Happy year of the dragon!
Today is the Chinese New Year, and what better way to celebrate than to share some tried and tested recipes. Having read the BBC Food’s article Dumplings: little parcels of luck for Chinese New Year last Thursday, I felt inspired to cook something new and completely different. I’ve always had quite a penchant for Chinese cuisine, with spare ribs, hot and sour soup and char siu being among my takeaway favourites. Of course, I like to think I do a pretty mean home cooked beef and shitake mushrooms in oyster sauce and my special fried rice has gone through many changes to in order to suit my taste buds. But other than a couple of attempts at prawn toast, I’ve never had a proper go at a typical Chinese starter – until now.

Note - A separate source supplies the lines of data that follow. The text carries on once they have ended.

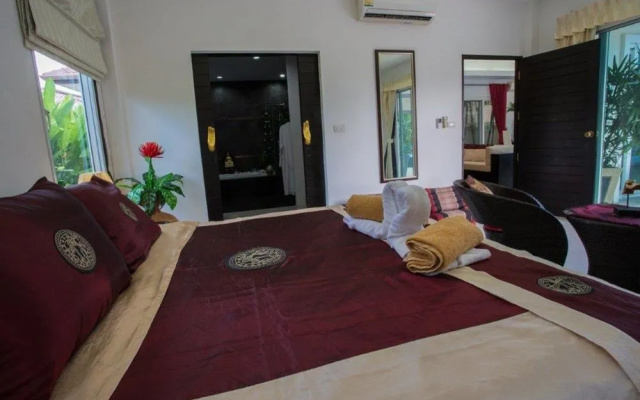 Cophi Villa 3 bd pool villa Nai harn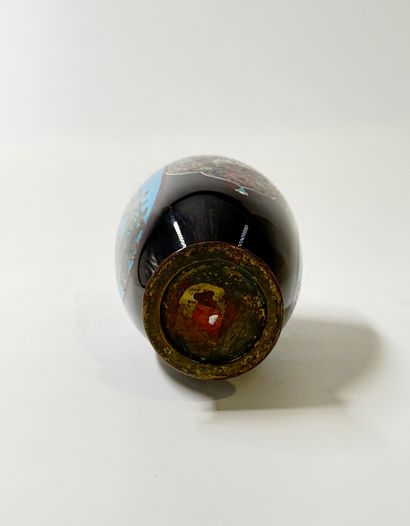 Vase japonais en cloisonné (shippo) – Début...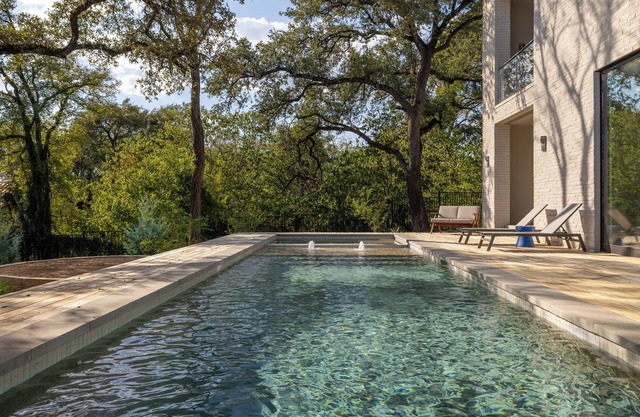 Tarrytown Luxury + Private Pool - Everest!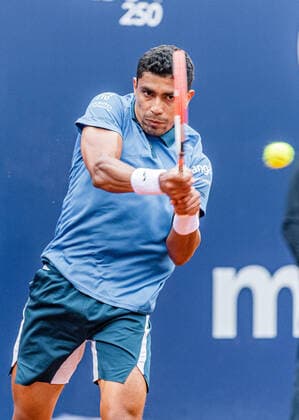 07.09.2020, Sportpark, Kitzbuehel, AUT, ATP, Tennis Herren Tour, Generali Open Kitzbuehel, im Bild Thiago Monteiro (BRA) Thiago Monteiro of Brazil during the Generali Open Tennis Tournament of the ATP Tour at the Sportpark in Kitzbuehel, Austria on 2020 09 07.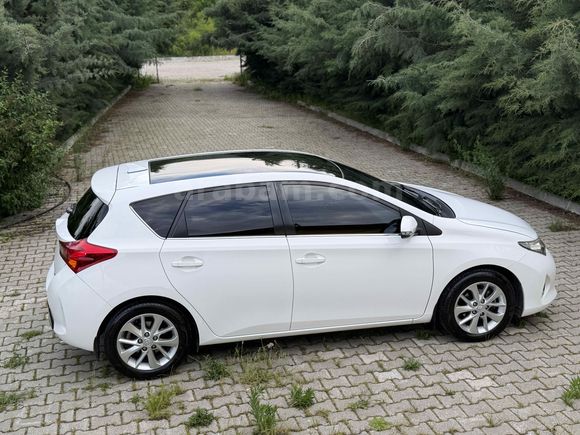 Galeriden Toyota Auris 1.4 D-4D Active Skypack 2013 Model Tokat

Heavily inspired by Ken Hom’s recipe, I did a quick rally round the supermarket to get a few bits and bobs. As I said, I love my stir frys and any other oriental-inspired dish, so I always have stock ingredients like soy sauce, rice vinegar, chillies and ginger in my cupboards. Keeping to a strict Credit Munched budget, I opted to only include prawns in the stuffing (basic range may I add) and grabbed a bunch of spring onions and some spinach as well.

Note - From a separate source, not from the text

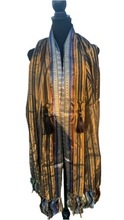 Load image into Gallery viewer, Scarfs
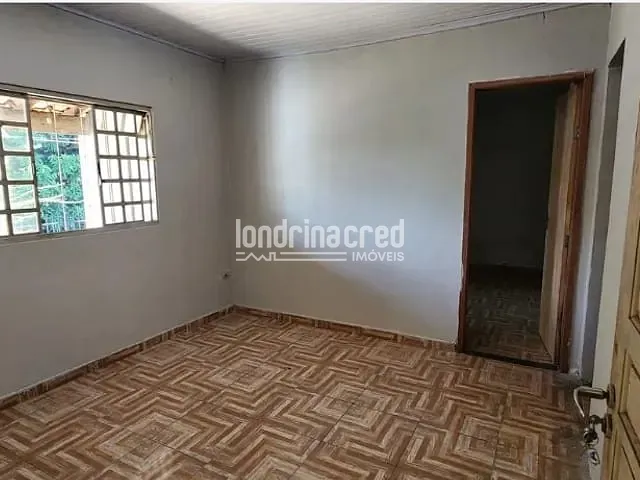 Casa com 200m² 3 quartos e 2 banheiros, à venda, no bairro Jacomo Violin em Londrina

Back at home, I started on the dumpling dough. Mixing and kneading – so far so good. While the dough rested for 20 minutes, I whipped up the stuffing as per the recipe and set it to the side. Now came the tricky bit. After a few more minutes of kneading I cut the dough into equal sized portions and began so roll them out. As is probably always the case, trust the recipe. I was a little hesitant at rolling the dough out so thin and wide, but after eating the dumplings my only real criticism was that the dough could have been thinner. My own fault really.
Stuffing the dumplings was always going to be the greatest challenge. And again, well known expressions come about for a reason – less is always more. Don’t be tempted to cram the stuffing in because it will only end up in dumplings that collapse at the seams. The moment any of the filling touches the edges of the dough, it makes it impossible to seal them. What with combatting the thin dough and stopping potentially hazardous filling from ruining the project, I didn’t even attempt the intricate pleating. No, instead I just mashed the edges together to create the ugliest looking Cornish pasty the world has ever seen.
A quick note as well, next time I would probably blend the stuffing ingredients in a food processor and then mix in the spinach to create more of a paste – like prawn toast. I think it would make it much easier to work with that way.
From then everything went quite smoothly. A quick fry in following by a 12 – 15 minute simmer in a small amount of water ensured I had produced some semi-authentic looking dumplings. As I said before, the dough could have been thinner, but otherwise not a bad attempt. I served with some soy sauce rather than the dip the recipe recommends (because I was so exhausted by the end of this marathon two hour cooking session) and some of my previously plugged special fried rice. Quite a salt hit and not the healthiest looking of dishes, but a tasty achievement nevertheless.